- Required task 1
List every point that the summary of The Sun Does Shine says the reader will learn.
- Required task 2
Transcribe the summary of The Sun Does Shine word for word, everything from "Though he faced" down to "rather than resent.".
- Required task 3
Finish out the next part of the summary of The Sun Does Shine, picking up right after its final sentence.

- Text provided
Though he faced circumstances that would break most of us, Hinton found a kind of freedom, hope and life on death row. He felt deep compassion for his fellow inmates, discovered his own powerful imagination and, above all, maintained hope.
In this summary of The Sun Does Shine by Anthony Ray Hinton, Lara Love Hardin, you’ll learn
- how Hinton escaped his cell without leaving it;
- how life on death row can erase ideological differences; and
- why Hinton chose to forgive rather than resent.
The Sun Does Shine Key Idea #1: Hinton grew up in Alabama against a backdrop of racial discrimination and tension.
In the beginning of the 1970s in Alabama, Hinton and his friends prepared to start attending a white school, after segregation had been abolished in the state. His mother sat him down and gave him a warning. Don’t try to talk to any white girls, she said. Keep your eyes down. Be polite to teachers and follow the rules. Get home fast.
Growing up as a black man in Alabama in the 1970s meant experiencing constant racism.
Alabama had been a deeply segregated state, so it was only at the beginning of the decade that a black person could go into a diner, sit at a counter and order a burger. And even in the mid-seventies, you could tell that servers weren’t happy about the new arrangement.
Despite the end of segregation laws, the 1970s were a decade when the threat of violence was ever present. Hinton remembers one time when a church was bombed, and he and the other children had to stay at home. His mother warned him to run if a car full of white men ever pulled up alongside him.
Things at school weren’t much better. One time, playing basketball for his school, Hinton scored 30 points in a half – a school record. He walked off the court to chants that he thought were “Hin-ton! Hin-ton!” But he was a little confused when he realized that the opposition crowd was chanting the same thing. That was when it dawned on him; they were actually shouting a racial slur. His pride turned to shame in an instant.
Despite growing up in this atmosphere, Hinton had a largely happy upbringing. His mother raised him well, although he was by no means an angel.
In 1975, Hinton stole a car. Hitchhiking as a black person was very risky, and he needed to get around. Like most young men, he wanted to work. And he wanted to get out and meet women.

- Extracted records

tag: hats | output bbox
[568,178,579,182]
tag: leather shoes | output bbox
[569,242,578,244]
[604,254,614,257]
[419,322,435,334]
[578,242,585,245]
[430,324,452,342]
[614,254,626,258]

- Answer 1
- how Hinton escaped his cell without leaving it
- how life on death row can erase ideological differences
- why Hinton chose to forgive rather than resent

- Answer 2
Though he faced circumstances that would break most of us, Hinton found a kind of freedom, hope and life on death row. He felt deep compassion for his fellow inmates, discovered his own powerful imagination and, above all, maintained hope.
In this summary of The Sun Does Shine by Anthony Ray Hinton, Lara Love Hardin, you’ll learn
- how Hinton escaped his cell without leaving it;
- how life on death row can erase ideological differences; and
- why Hinton chose to forgive rather than resent.

- Answer 3
He drove this car for two years until he heard that the police were looking for him. He had felt guilt growing inside him for a long time, and he confessed to his mother, who told him she raised him to admit his wrongs. He turned himself over to the police and served some jail time.
It was a relief to confess his guilt. But he didn’t enjoy his time in jail. The food was bad, his cell stank and he hated the lack of freedom. Prison, he decided, was not for him.
The Sun Does Shine Key Idea #2: Hinton was arrested for crimes he didn’t commit and witnessed blatant police racism.
On February 23, 1985, the assistant manager of a restaurant in Birmingham, Alabama, was shot twice during a robbery and died. On July 3, an employee at Captain D’s restaurant died of a gunshot wound to the head in a similar robbery. Early in the morning of July 25, Sidney Smotherman, manager of Quincy’s steakhouse, was shot in another robbery but recovered from his injuries. Smotherman described his attacker as a black man who was almost six feet tall, weighed 190 pounds and had a mustache. At the time of Smotherman’s shooting, Hinton was working a night shift at his warehouse job, having been signed in by his supervisor.
Six days after the Smotherman shooting, Hinton was mowing his mother’s lawn in the blazing sunshine. He looked up to see two white policemen staring at him, their hands hovering over their guns. But he wasn’t afraid. Why would he be? He had done nothing wrong.
He was arrested and taken into custody.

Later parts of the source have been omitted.